What became clear with both of these specials is that Chappelle is intensely wary of the politics of 2017—how the zeitgeist affects what a comic can and can’t say. Perhaps Chappelle feels this shock more acutely than other comics, as he’s been largely free of critical reactions to his work for the past 13 years. Chappelle’s Show is one of the untouchable wonders of 21st century comedy: frozen in time along with the catchphrases that Chappelle himself recoils from so viscerally.
But how long is 13 years really? Buried within these uneven specials is the honest fact that Dave Chappelle may be the greatest comic of his generation, possibly ever. As an artist, he’s one of the few stand ups who can rightly be called a genius. In these specials, that genius is surrounded by static, as Chappelle straddles the freak success of 2004, the hermit of the inter-years, and the resurrected colossus brought forth by ecstatic heralds like myself for the murky horrorshow that is the present. I do not want to see Dave Chappelle and think of Buck Nasty: “What can I say about that suit that hasn’t been said about Afghanistan? It looks bombed out and depleted.”
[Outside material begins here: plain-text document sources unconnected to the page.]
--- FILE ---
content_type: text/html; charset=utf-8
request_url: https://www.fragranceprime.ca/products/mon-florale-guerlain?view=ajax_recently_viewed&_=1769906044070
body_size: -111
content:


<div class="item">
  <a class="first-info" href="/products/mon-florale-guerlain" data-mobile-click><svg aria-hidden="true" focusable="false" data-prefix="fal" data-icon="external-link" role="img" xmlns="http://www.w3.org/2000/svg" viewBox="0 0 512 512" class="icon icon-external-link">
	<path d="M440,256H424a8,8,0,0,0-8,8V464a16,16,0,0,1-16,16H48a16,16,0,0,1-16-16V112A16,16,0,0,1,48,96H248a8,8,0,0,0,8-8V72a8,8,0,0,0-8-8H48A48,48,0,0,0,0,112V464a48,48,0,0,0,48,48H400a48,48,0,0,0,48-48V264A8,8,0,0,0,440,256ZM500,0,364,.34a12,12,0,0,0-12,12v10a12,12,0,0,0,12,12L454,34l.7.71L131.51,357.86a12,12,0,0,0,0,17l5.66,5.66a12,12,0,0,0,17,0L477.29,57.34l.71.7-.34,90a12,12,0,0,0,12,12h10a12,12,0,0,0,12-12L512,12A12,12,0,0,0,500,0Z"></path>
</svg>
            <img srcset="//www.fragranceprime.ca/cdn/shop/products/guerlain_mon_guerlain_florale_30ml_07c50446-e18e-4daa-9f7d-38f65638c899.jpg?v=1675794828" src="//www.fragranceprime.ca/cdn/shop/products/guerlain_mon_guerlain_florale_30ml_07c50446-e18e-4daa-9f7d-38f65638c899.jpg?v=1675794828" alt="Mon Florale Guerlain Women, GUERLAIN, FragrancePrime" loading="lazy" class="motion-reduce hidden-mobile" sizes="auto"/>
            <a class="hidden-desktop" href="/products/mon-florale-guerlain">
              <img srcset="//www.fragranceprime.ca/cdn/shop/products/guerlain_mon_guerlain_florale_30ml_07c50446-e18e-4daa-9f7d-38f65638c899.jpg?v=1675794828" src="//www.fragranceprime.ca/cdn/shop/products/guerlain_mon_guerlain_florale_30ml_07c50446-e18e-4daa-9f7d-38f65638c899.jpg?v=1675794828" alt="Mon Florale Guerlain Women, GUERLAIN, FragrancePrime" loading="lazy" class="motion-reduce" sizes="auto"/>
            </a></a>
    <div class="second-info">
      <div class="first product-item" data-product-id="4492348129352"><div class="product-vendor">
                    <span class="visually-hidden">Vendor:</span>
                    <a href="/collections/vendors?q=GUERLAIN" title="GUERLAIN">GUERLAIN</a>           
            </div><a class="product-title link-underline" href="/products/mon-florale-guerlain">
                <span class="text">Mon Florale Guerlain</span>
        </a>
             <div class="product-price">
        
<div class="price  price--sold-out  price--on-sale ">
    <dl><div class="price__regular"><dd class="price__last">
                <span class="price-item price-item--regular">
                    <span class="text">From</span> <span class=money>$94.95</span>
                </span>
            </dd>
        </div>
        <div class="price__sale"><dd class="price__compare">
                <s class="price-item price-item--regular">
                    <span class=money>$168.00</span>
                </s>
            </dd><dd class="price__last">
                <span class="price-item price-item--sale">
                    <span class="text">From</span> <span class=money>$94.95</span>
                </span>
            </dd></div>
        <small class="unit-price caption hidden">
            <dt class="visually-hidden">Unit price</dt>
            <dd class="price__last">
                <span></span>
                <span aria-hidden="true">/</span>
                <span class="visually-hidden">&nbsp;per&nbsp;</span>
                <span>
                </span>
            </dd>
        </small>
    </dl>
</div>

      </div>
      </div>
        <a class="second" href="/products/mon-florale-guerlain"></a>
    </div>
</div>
He has come back from exile to find the world has moved on in his absence. The Odyssean hero returns home, surprised his wife has moved on, and is recognised only by the most loyal of dogs. He cannot throw out a slap, and then when someone slaps back ask, “Why you hit me Charlie Murphy?” You cannot simultaneously be interlocutor, interloper, and interpreter of modern savagery, while requesting to be immune to it. To play the game that way would be the defeat of Dave Chappelle the subversive comic champion. He is Charlie Murphy underestimating the ball prowess of a high heeled prince. Murphy was not the hero or the victor of that story-sketch: it was game, blouses.
On Clinton and Bush
It all got me thinking as to why Dave Chappelle resonated so profoundly with me as a 13-year-old white boy in Perth, Western Australia. Not just me, but so many others like me. Chapelle toured Australia to sold out shows because, obviously, he’s hilarious. But for those of us who still recite his old bits like past generations recite TS Elliot or Seinfeld, there’s something else. Chappelle was the wet Bugs Bunny kiss slapped onto the dry oppressive conservatism of the Bush-Howard era. He was a little geek sticking his finger in everyone’s eye with surgical precision. He could make Bill Clinton saying, “come here little nigger baby” seem disarmingly folksy. He could speak volumes just by reenacting the thumbs up between two black hostages in a plane hijacking, or have you dying from laughter at the surrealistic swirl of images from his description of a chauffeured limo trip to the ghetto at 3 AM.
I still laughed through these new specials. I still believe Dave Chappelle is the greatest there is. I’m still hoping the third special reaches the heights of Killin Them Softly, or even my own experience of seeing him live. But just because Dave Chappelle is Dave Chappelle, and just because I have been obsessed with him since I was 12 years old, you just can’t forgive this bigotry and, honestly, mediocrity. I hope he sheds the robe of the cynical mystic, and comes back as whip lightning pisstaker who can take all comers, himself included.
Until then, Chappelle should take the advice he gave himself (and the baboon) and let go of the salt.